If I have a table with 300k rows, and I were to update all rows in the table, setting a boolean column from false to true, is this an OK thing to do or should bulk updates over a certain size always be avoided? I'm still a bit fuzzy on the whole Vacuum thing here, my understanding is that the MVCC in postgres causes every row to be duplicated temporarily and then auto-vacuum should come in an reclaim that space. I am wondering, hypothetically, if these 300k rows were to have that boolean value flipped once a week, would I eventually run out of disk space, or would this not be a problem as long as there was enough time between the updates for auto-vacuum to come and keep things in check?

Best Answer

So, 300k rows total doesn't seem like a huge amount, I wouldn't be overly worried unless you have a particular cause for concern (e.g. your UPDATE taking way too long, holding row locks for too long, etc).

But two suggestions which may be helpful for your particular use-case:

First, make sure that your UPDATE statement does not touch rows it does not need to.

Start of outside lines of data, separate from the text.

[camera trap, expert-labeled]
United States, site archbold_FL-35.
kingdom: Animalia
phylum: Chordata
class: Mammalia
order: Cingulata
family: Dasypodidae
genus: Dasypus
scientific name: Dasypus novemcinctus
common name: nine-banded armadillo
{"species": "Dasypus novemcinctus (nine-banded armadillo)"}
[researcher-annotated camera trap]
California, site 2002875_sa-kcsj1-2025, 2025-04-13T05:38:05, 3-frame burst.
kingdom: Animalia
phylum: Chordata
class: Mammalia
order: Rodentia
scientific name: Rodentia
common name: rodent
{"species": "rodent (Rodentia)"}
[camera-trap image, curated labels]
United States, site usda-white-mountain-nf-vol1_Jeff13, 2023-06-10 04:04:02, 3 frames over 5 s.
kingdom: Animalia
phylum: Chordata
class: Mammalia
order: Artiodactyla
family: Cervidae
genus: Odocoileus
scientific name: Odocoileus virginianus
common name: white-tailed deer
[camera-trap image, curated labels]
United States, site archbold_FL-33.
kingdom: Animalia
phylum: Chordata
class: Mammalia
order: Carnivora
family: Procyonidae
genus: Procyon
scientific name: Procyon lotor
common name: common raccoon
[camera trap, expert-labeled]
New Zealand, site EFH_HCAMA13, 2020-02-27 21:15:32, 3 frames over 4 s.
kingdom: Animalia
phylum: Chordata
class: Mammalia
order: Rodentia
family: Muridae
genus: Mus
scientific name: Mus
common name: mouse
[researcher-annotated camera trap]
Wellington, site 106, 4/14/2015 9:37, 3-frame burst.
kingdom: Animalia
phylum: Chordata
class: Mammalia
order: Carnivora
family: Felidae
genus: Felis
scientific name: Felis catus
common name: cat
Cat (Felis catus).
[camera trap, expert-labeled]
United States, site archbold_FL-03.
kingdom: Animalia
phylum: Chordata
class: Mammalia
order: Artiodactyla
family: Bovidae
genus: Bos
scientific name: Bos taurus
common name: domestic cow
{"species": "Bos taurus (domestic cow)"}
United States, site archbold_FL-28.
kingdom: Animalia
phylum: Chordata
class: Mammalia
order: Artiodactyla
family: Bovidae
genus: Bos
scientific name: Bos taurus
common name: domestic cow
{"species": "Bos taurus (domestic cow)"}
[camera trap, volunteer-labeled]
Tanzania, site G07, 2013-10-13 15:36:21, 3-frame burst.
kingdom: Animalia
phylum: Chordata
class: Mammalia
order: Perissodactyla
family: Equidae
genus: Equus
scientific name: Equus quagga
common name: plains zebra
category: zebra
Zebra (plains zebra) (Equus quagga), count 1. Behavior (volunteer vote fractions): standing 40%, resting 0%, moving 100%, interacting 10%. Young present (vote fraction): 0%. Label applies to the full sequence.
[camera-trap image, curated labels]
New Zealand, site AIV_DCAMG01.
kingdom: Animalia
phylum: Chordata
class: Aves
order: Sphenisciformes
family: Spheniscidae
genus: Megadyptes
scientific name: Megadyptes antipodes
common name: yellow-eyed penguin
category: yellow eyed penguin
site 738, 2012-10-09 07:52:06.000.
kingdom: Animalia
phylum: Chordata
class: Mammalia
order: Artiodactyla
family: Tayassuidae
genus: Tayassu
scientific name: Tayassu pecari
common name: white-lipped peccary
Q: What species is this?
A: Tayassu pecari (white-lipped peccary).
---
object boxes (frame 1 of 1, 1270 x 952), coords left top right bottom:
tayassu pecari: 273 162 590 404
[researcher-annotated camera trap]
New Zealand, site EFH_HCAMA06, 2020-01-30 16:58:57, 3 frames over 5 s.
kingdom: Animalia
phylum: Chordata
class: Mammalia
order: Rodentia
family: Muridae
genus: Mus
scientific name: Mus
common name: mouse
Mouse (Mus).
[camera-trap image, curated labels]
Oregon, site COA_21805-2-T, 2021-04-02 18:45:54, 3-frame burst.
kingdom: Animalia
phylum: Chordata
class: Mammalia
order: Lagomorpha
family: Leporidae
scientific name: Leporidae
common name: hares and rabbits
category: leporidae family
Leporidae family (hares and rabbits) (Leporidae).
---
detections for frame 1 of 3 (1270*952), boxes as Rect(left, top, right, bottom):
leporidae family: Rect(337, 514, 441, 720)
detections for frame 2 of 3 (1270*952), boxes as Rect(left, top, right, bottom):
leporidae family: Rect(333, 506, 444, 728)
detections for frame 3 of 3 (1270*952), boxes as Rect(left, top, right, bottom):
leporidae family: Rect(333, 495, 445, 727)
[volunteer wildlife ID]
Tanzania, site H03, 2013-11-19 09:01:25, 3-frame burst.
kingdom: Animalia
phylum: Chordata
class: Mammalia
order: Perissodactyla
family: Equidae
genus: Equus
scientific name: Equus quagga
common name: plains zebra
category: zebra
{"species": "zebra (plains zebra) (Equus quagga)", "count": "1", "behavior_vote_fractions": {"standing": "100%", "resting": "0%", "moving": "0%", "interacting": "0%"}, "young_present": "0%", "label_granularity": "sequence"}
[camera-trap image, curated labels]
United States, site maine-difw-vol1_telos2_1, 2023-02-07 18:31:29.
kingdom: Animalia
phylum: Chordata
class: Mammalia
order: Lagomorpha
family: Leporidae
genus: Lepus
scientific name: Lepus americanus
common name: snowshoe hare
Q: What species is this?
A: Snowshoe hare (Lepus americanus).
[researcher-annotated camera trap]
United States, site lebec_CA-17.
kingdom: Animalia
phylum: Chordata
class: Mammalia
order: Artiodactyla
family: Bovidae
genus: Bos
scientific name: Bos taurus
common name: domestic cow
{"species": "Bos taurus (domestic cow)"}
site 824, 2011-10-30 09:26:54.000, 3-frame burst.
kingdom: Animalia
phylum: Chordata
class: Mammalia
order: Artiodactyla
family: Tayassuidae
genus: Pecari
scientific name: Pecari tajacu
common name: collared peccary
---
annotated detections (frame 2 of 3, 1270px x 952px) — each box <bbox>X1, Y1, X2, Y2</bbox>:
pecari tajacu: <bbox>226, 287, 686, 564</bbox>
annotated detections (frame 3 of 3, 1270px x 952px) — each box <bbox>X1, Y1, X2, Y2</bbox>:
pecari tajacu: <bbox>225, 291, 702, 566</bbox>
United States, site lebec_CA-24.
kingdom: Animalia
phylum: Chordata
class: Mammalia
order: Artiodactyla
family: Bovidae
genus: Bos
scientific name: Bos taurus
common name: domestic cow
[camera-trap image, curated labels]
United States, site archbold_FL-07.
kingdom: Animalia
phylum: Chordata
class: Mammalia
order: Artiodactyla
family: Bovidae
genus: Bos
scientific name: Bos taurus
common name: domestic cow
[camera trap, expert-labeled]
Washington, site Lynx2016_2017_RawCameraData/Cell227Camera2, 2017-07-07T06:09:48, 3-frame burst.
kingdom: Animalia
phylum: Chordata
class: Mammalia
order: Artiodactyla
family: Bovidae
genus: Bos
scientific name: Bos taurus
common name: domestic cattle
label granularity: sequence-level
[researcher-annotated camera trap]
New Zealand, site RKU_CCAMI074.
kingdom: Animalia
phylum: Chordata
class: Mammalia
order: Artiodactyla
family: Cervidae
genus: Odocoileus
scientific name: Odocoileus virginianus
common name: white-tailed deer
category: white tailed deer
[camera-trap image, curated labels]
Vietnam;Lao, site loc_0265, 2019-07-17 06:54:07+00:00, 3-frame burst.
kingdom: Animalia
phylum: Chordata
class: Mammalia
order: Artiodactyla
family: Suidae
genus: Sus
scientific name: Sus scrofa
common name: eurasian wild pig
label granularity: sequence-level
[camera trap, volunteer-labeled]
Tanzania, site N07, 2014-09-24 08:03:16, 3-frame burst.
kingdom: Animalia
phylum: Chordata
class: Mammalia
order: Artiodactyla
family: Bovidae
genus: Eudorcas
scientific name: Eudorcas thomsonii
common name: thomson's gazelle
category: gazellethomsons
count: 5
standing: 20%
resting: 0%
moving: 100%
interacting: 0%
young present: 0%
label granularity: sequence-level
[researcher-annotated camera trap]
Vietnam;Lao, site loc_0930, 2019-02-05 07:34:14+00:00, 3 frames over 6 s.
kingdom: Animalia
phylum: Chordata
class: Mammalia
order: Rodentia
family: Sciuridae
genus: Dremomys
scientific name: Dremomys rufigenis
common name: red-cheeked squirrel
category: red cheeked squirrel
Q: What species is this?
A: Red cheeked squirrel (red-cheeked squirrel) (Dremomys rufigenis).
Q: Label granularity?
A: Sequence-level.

If you want to set all values of some_bool_column to false, do it like this:

UPDATE mytable SET some_bool_column = false WHERE some_bool_column IS DISTINCT FROM false;

although semantically the UPDATE above is exactly the same as if it did not have a WHERE clause (ignoring triggers), you will avoid a ton of I/O for tuples which already have some_bool_column = false.

Second, if you can, try to take advantage of Heap-Only Tuples aka the HOT optimization for your UPDATEs. So if you can avoid having an index on some_bool_column, these bulk UPDATEs will be faster and may be able to avoid contributing to index bloat. Often, you don't want to have an index on a boolean column anyway, since the selectivity will be low (or if one of the boolean values is rare, just use a partial index on that value.)